Data shown.
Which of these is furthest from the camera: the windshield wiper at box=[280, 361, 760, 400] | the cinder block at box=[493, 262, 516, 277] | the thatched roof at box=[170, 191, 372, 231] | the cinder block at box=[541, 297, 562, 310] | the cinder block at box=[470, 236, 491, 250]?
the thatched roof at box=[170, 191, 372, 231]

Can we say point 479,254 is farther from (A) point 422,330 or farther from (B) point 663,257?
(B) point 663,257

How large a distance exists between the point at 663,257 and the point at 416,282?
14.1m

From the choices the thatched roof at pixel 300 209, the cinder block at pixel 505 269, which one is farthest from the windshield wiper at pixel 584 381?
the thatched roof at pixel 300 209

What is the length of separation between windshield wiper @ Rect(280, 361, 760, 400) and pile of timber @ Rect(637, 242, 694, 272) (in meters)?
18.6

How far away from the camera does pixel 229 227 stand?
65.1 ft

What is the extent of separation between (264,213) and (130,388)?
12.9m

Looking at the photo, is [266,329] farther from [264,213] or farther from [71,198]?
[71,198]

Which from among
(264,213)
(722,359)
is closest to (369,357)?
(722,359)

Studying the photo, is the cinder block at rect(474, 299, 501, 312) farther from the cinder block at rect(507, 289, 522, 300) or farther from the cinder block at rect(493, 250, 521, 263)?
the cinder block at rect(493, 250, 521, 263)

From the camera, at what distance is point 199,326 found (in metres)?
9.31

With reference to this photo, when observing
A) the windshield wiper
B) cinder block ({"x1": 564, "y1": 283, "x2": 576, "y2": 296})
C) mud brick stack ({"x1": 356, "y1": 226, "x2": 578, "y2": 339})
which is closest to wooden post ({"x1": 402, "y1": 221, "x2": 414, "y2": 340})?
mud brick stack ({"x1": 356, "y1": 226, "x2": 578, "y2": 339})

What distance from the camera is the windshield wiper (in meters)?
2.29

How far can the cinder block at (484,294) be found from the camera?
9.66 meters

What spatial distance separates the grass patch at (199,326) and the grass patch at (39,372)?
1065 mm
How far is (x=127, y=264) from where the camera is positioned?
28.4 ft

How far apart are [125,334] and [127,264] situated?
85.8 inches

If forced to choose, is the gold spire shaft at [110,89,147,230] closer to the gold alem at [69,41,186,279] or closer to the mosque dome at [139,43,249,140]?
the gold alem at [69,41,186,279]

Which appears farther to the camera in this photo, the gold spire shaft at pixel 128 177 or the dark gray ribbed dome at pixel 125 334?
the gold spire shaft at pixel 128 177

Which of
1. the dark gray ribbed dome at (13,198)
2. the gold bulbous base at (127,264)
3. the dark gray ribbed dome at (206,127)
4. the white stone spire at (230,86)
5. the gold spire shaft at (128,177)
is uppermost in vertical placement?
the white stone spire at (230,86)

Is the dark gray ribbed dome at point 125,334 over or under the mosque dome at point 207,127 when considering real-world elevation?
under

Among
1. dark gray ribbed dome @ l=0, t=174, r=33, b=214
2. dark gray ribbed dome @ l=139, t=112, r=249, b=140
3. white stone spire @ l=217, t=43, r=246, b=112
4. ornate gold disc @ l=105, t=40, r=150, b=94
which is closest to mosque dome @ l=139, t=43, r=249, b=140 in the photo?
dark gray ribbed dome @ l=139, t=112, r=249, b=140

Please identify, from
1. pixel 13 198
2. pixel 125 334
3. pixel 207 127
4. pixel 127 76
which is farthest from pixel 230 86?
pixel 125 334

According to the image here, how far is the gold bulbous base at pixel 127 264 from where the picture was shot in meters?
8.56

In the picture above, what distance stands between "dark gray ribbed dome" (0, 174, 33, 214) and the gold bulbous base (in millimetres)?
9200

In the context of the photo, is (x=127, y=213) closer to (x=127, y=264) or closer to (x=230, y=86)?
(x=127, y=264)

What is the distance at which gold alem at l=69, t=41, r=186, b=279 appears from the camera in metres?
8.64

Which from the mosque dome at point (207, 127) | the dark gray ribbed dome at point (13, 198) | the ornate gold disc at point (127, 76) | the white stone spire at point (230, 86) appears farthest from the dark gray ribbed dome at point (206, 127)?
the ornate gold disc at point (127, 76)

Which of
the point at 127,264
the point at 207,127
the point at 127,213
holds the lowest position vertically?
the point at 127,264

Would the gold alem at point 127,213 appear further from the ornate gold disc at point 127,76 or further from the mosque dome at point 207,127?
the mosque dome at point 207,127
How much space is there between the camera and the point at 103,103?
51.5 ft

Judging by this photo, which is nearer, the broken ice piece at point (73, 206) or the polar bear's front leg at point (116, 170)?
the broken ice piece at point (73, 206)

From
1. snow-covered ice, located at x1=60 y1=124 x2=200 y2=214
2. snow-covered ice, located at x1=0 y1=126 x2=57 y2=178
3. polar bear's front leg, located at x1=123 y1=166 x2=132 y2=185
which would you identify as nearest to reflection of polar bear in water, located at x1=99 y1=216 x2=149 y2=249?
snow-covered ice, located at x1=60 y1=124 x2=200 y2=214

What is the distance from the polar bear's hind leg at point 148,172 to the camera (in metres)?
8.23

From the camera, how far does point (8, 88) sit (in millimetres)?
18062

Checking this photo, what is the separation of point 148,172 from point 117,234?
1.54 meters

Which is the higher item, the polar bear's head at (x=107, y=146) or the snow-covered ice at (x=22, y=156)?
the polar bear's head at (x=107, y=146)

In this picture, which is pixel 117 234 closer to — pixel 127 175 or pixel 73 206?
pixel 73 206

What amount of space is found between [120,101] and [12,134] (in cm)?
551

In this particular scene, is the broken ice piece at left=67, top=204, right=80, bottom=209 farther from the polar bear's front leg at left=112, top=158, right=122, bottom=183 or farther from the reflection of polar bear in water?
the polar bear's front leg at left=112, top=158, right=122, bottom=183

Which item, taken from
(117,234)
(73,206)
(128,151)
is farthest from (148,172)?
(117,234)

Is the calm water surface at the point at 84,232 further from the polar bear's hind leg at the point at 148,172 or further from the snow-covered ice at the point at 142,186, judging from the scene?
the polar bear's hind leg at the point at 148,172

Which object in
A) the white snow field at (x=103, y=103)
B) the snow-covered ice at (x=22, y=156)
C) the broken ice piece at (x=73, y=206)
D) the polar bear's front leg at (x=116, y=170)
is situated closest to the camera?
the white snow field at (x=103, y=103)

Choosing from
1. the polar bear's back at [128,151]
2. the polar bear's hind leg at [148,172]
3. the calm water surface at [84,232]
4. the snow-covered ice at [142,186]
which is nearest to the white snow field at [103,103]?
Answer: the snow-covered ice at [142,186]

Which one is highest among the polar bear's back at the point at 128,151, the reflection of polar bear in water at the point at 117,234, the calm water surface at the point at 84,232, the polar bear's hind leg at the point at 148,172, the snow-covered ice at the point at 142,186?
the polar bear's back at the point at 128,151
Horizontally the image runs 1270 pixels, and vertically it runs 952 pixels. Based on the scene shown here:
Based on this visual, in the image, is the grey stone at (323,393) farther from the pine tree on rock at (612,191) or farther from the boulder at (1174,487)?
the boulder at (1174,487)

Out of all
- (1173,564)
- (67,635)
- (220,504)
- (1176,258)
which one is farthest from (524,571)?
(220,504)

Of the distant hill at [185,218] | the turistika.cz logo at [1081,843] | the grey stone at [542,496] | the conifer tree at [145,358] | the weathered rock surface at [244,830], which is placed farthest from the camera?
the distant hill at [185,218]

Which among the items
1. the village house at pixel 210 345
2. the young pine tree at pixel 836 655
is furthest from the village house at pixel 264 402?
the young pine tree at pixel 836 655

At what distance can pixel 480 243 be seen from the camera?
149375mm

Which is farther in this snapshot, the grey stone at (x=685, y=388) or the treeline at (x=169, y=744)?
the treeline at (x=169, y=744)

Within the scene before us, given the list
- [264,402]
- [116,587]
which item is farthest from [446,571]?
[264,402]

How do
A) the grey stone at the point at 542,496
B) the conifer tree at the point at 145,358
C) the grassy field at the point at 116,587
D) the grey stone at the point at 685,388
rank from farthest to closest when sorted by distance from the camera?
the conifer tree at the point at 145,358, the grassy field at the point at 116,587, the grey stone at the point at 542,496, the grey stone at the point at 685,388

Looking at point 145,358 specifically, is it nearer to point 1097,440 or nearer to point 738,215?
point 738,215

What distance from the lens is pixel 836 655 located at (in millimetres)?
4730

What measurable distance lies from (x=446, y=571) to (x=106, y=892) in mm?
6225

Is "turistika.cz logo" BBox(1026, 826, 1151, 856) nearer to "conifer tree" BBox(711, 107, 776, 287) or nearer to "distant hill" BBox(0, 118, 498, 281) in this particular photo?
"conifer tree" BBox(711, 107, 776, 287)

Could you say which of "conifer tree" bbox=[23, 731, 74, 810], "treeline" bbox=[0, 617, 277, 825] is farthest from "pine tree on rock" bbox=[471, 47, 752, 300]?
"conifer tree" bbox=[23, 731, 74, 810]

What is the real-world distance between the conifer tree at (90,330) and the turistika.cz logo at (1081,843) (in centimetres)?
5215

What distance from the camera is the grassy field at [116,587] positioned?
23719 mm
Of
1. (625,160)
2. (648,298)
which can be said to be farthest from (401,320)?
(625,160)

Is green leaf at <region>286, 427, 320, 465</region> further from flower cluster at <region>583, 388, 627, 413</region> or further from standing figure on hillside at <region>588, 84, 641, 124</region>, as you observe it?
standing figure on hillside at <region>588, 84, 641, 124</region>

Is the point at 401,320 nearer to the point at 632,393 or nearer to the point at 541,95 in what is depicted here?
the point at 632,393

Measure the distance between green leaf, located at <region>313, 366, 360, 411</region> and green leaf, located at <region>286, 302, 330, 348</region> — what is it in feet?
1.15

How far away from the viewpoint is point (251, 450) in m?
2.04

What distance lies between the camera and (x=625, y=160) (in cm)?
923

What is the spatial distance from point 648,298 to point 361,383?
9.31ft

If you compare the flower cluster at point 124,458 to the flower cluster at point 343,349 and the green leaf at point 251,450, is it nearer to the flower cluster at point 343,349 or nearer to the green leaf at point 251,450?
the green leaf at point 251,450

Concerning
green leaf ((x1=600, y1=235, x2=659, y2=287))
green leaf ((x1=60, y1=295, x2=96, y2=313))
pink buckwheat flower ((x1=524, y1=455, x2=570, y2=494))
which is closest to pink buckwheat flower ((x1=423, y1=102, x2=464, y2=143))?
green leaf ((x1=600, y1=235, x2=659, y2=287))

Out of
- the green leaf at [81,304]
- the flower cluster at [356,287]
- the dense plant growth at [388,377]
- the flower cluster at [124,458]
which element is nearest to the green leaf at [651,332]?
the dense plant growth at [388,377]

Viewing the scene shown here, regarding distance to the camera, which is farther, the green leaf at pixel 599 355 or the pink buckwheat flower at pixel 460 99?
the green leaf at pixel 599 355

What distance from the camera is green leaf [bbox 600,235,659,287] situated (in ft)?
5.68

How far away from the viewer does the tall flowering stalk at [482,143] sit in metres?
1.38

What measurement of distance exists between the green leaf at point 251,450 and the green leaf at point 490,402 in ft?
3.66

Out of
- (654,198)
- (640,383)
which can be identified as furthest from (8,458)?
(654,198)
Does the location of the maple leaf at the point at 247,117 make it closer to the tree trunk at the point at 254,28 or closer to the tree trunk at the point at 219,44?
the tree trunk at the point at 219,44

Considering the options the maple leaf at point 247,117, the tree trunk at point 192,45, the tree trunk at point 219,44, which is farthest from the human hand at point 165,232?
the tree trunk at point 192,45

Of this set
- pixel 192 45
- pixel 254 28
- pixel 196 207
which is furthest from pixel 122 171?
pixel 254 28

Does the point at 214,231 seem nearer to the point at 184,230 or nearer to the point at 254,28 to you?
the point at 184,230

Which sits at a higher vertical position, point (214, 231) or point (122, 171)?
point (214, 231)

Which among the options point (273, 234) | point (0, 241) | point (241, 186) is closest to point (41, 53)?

Task. From the line containing "Viewing the scene" through the closing line of the material above, return every line exactly and omit all others.

Right answer.
Viewing the scene shown here, regarding distance to the camera, which is farther, the green leaf at pixel 599 355 or the pink buckwheat flower at pixel 460 99?
the green leaf at pixel 599 355

What distance from the camera is green leaf [bbox 600,235,659,287] situated (in ft)?
5.68

How far away from the viewer does the tall flowering stalk at [482,143] sit in metres?
1.38

What measurement of distance exists between the green leaf at point 251,450 and the green leaf at point 490,402 in ft?
3.66

Out of
- (654,198)
- (640,383)
which can be identified as furthest from (8,458)?
(654,198)
Does the location of the maple leaf at the point at 247,117 make it closer to the tree trunk at the point at 254,28 or closer to the tree trunk at the point at 219,44?
the tree trunk at the point at 219,44

Considering the options the maple leaf at point 247,117, the tree trunk at point 192,45, the tree trunk at point 219,44, which is farthest from the human hand at point 165,232?
the tree trunk at point 192,45

Of this set
- pixel 192 45
- pixel 254 28
- pixel 196 207
which is furthest from pixel 122 171?
pixel 254 28

Does the point at 214,231 seem nearer to the point at 184,230 or nearer to the point at 254,28 to you?
the point at 184,230

Which sits at a higher vertical position, point (214, 231) or point (122, 171)?
point (214, 231)

Which among the options point (273, 234) | point (0, 241) | point (241, 186) is closest to point (41, 53)?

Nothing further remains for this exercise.